Sharing Experiments
In a regular Git workflow, DVC repository versions are typically synchronized among team members. And DVC Experiments are internally connected to this commit history, so you can similarly share them.
Basic workflow: store as peristent commits
The most straightforward way to share experiments is to store them as persistent Git commits and share them like you would any other commit. This will share all code and metadata associated with the experiment.
$ dvc exp branch quare-zips my-branch
Git branch 'my-branch' has been created from experiment 'quare-zips'.
To switch to the new branch run:
git checkout my-branch
$ git checkout my-branch
Switched to branch 'my-branch'
$ git push origin my-branch
If you only need to share code and metadata like parameters and metrics, then pushing to Git is often enough. However, you may also have data, models, etc. that are tracked and cached by DVC. If you need to share these files, you can push them to remote storage (e.g. Amazon S3 or Google Drive).
$ dvc push
┌────────────────┐ ┌────────────────┐
├────────────────┤ │ DVC remote │ Remote locations
│ Git remote │ │ storage │
│ │ ├────────────────┤
└────────────────┘ └────────────────┘
▲ ▲
│ │
git push dvc push
git pull dvc pull
│ │
▼ ▼
┌─────────────────┐ ┌────────────────┐
│ Code and │ │ │
│ metafiles │ │ Cached data │ Local project
└─────────────────┘ └────────────────┘
Advanced workflow: dvc exp push
Storing experiments as persistent Git commits is not always practical, and it
can become annoying to do this every time you want to share an experiment. What
if you aren't ready to make the experiment persistent but still want to share it
with others? What if you have many experiments to share? For those scenarios,
you can use dvc exp push
.
This works similarly to sharing regular project versions, by synchronizing with DVC and Git remotes. But DVC takes care of pushing and pulling to/from both Git and DVC remotes in the case of experiments.

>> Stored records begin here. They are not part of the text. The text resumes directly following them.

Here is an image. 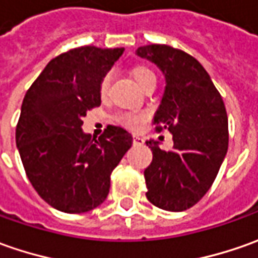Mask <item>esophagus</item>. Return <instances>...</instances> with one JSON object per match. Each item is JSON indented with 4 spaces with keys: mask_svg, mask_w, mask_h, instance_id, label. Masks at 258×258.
<instances>
[{
    "mask_svg": "<svg viewBox=\"0 0 258 258\" xmlns=\"http://www.w3.org/2000/svg\"><path fill=\"white\" fill-rule=\"evenodd\" d=\"M133 141H134V144H144V140H143L141 137H137V136L134 137V140H133Z\"/></svg>",
    "mask_w": 258,
    "mask_h": 258,
    "instance_id": "obj_1",
    "label": "esophagus"
}]
</instances>
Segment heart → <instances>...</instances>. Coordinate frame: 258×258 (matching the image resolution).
Listing matches in <instances>:
<instances>
[{"mask_svg": "<svg viewBox=\"0 0 258 258\" xmlns=\"http://www.w3.org/2000/svg\"><path fill=\"white\" fill-rule=\"evenodd\" d=\"M133 77L134 80L137 81L138 85H141L147 78H151L154 76V73L147 67H137L134 71H133ZM110 80H111V76L107 74V76L102 77L101 83H100V94L101 95H105L107 90H108V85H110ZM117 120L120 121L122 125H125L127 128L130 130H137L141 122L146 120V115H137V114H131V112H127V114H120L117 117Z\"/></svg>", "mask_w": 258, "mask_h": 258, "instance_id": "b5f03b06", "label": "heart"}]
</instances>
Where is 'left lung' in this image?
<instances>
[{"instance_id":"left-lung-1","label":"left lung","mask_w":258,"mask_h":258,"mask_svg":"<svg viewBox=\"0 0 258 258\" xmlns=\"http://www.w3.org/2000/svg\"><path fill=\"white\" fill-rule=\"evenodd\" d=\"M160 68L164 94L154 114L157 130H168L170 151L148 140L153 161L144 171L147 199L158 209L182 211L210 190L228 148V120L221 95L194 57L164 44L136 51Z\"/></svg>"}]
</instances>
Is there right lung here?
Masks as SVG:
<instances>
[{
  "label": "right lung",
  "mask_w": 258,
  "mask_h": 258,
  "mask_svg": "<svg viewBox=\"0 0 258 258\" xmlns=\"http://www.w3.org/2000/svg\"><path fill=\"white\" fill-rule=\"evenodd\" d=\"M124 48L80 47L51 59L24 97L15 141L28 180L51 207L87 213L107 199L110 175L133 146L127 130L98 138L81 125L101 104L100 83Z\"/></svg>",
  "instance_id": "right-lung-1"
}]
</instances>
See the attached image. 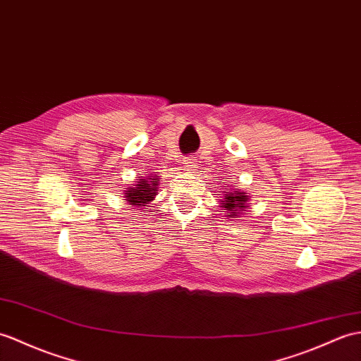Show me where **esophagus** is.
Segmentation results:
<instances>
[{
    "label": "esophagus",
    "instance_id": "esophagus-1",
    "mask_svg": "<svg viewBox=\"0 0 361 361\" xmlns=\"http://www.w3.org/2000/svg\"><path fill=\"white\" fill-rule=\"evenodd\" d=\"M184 169H186V171H194L195 169V161L194 160H192V158H186V160H184Z\"/></svg>",
    "mask_w": 361,
    "mask_h": 361
}]
</instances>
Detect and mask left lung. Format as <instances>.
Wrapping results in <instances>:
<instances>
[{
  "instance_id": "1",
  "label": "left lung",
  "mask_w": 361,
  "mask_h": 361,
  "mask_svg": "<svg viewBox=\"0 0 361 361\" xmlns=\"http://www.w3.org/2000/svg\"><path fill=\"white\" fill-rule=\"evenodd\" d=\"M246 201H247V195H245V192L233 190L231 194H226L224 200L221 201L223 212H228L229 219H233V216L238 214L240 209L246 207Z\"/></svg>"
}]
</instances>
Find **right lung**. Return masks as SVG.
I'll list each match as a JSON object with an SVG mask.
<instances>
[{
    "instance_id": "1",
    "label": "right lung",
    "mask_w": 361,
    "mask_h": 361,
    "mask_svg": "<svg viewBox=\"0 0 361 361\" xmlns=\"http://www.w3.org/2000/svg\"><path fill=\"white\" fill-rule=\"evenodd\" d=\"M158 175L149 178H141L137 181L138 184L135 188H129L126 190V198H128L129 204L133 206H146L149 201H152L157 195V186H158Z\"/></svg>"
}]
</instances>
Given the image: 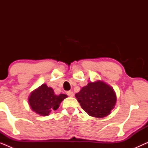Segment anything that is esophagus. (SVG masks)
Returning <instances> with one entry per match:
<instances>
[{
	"label": "esophagus",
	"instance_id": "esophagus-1",
	"mask_svg": "<svg viewBox=\"0 0 148 148\" xmlns=\"http://www.w3.org/2000/svg\"><path fill=\"white\" fill-rule=\"evenodd\" d=\"M66 95H67L68 96L73 97L74 96V93L72 91H68V92H66Z\"/></svg>",
	"mask_w": 148,
	"mask_h": 148
}]
</instances>
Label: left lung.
I'll use <instances>...</instances> for the list:
<instances>
[{
	"label": "left lung",
	"instance_id": "obj_1",
	"mask_svg": "<svg viewBox=\"0 0 148 148\" xmlns=\"http://www.w3.org/2000/svg\"><path fill=\"white\" fill-rule=\"evenodd\" d=\"M84 110L90 116L103 118L114 108L116 97L114 90L102 82H90L75 94Z\"/></svg>",
	"mask_w": 148,
	"mask_h": 148
}]
</instances>
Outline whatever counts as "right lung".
Returning a JSON list of instances; mask_svg holds the SVG:
<instances>
[{"mask_svg":"<svg viewBox=\"0 0 148 148\" xmlns=\"http://www.w3.org/2000/svg\"><path fill=\"white\" fill-rule=\"evenodd\" d=\"M66 97L67 96L65 94H54L51 88H48L46 84H42L30 94L29 106L36 113L46 116L52 111L57 110L60 102Z\"/></svg>","mask_w":148,"mask_h":148,"instance_id":"obj_1","label":"right lung"}]
</instances>
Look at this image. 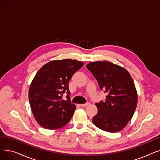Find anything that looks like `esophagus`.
<instances>
[{"label":"esophagus","instance_id":"34e87169","mask_svg":"<svg viewBox=\"0 0 160 160\" xmlns=\"http://www.w3.org/2000/svg\"><path fill=\"white\" fill-rule=\"evenodd\" d=\"M89 104H90V103L88 102V103H86V104H81V106H82V107H86V106H89Z\"/></svg>","mask_w":160,"mask_h":160}]
</instances>
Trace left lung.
<instances>
[{
  "label": "left lung",
  "instance_id": "8db88e82",
  "mask_svg": "<svg viewBox=\"0 0 160 160\" xmlns=\"http://www.w3.org/2000/svg\"><path fill=\"white\" fill-rule=\"evenodd\" d=\"M108 93L105 101L96 103L97 114L92 121L98 128L115 133L122 130L131 120L138 104V93L130 73L110 62H90L86 65Z\"/></svg>",
  "mask_w": 160,
  "mask_h": 160
}]
</instances>
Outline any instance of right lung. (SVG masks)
<instances>
[{
    "label": "right lung",
    "mask_w": 160,
    "mask_h": 160,
    "mask_svg": "<svg viewBox=\"0 0 160 160\" xmlns=\"http://www.w3.org/2000/svg\"><path fill=\"white\" fill-rule=\"evenodd\" d=\"M83 63L65 59L50 61L36 73L29 88L31 110L38 123L44 128L56 130L71 120L76 106L70 101L69 82ZM67 92V101L62 100Z\"/></svg>",
    "instance_id": "add662e5"
}]
</instances>
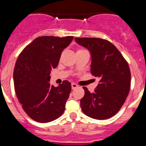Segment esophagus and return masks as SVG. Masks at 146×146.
Here are the masks:
<instances>
[{"label":"esophagus","instance_id":"1","mask_svg":"<svg viewBox=\"0 0 146 146\" xmlns=\"http://www.w3.org/2000/svg\"><path fill=\"white\" fill-rule=\"evenodd\" d=\"M71 87H72V89H75V88H78V86L76 84V83H73L71 84Z\"/></svg>","mask_w":146,"mask_h":146}]
</instances>
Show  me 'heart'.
<instances>
[{
    "label": "heart",
    "mask_w": 146,
    "mask_h": 146,
    "mask_svg": "<svg viewBox=\"0 0 146 146\" xmlns=\"http://www.w3.org/2000/svg\"><path fill=\"white\" fill-rule=\"evenodd\" d=\"M80 50H83V49H80V50H79L78 51H80Z\"/></svg>",
    "instance_id": "heart-1"
}]
</instances>
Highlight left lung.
<instances>
[{
    "label": "left lung",
    "mask_w": 146,
    "mask_h": 146,
    "mask_svg": "<svg viewBox=\"0 0 146 146\" xmlns=\"http://www.w3.org/2000/svg\"><path fill=\"white\" fill-rule=\"evenodd\" d=\"M78 44L91 55L90 72L100 78L93 93L83 87L80 107L88 116L104 120L113 116L125 103L131 87L128 63L111 42L96 38H75Z\"/></svg>",
    "instance_id": "obj_1"
}]
</instances>
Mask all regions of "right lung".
I'll list each match as a JSON object with an SVG mask.
<instances>
[{
	"label": "right lung",
	"instance_id": "obj_1",
	"mask_svg": "<svg viewBox=\"0 0 146 146\" xmlns=\"http://www.w3.org/2000/svg\"><path fill=\"white\" fill-rule=\"evenodd\" d=\"M73 39V36L38 37L17 59L13 71L15 93L25 112L37 122H50L64 112L71 83L64 80L54 87L49 83L50 73Z\"/></svg>",
	"mask_w": 146,
	"mask_h": 146
}]
</instances>
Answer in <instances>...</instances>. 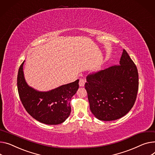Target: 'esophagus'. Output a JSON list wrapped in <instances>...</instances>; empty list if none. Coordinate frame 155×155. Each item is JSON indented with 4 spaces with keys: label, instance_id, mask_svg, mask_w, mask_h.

┌────────────────┐ ┌────────────────┐
├────────────────┤ │ DVC remote │ Remote locations
│ Git remote │ │ storage │
│ │ ├────────────────┤
└────────────────┘ └────────────────┘
▲ ▲
│ dvc exp push │
│ dvc exp pull │
▼ ▼
┌─────────────────┐ ┌────────────────┐
│ Code and │ │ │
│ metafiles │ │ Cached data │ Local project
└─────────────────┘ └────────────────┘
Preparation
If you don't need to share cached data, you can skip dvc remote
configuration by using the dvc exp push --no-cache
and
dvc exp pull --no-cache
.
Make sure that you have the necessary remotes setup. Let's confirm with
git remote -v
and dvc remote list
:
$ git remote -v
origin git@github.com:iterative/get-started-experiments.git (fetch)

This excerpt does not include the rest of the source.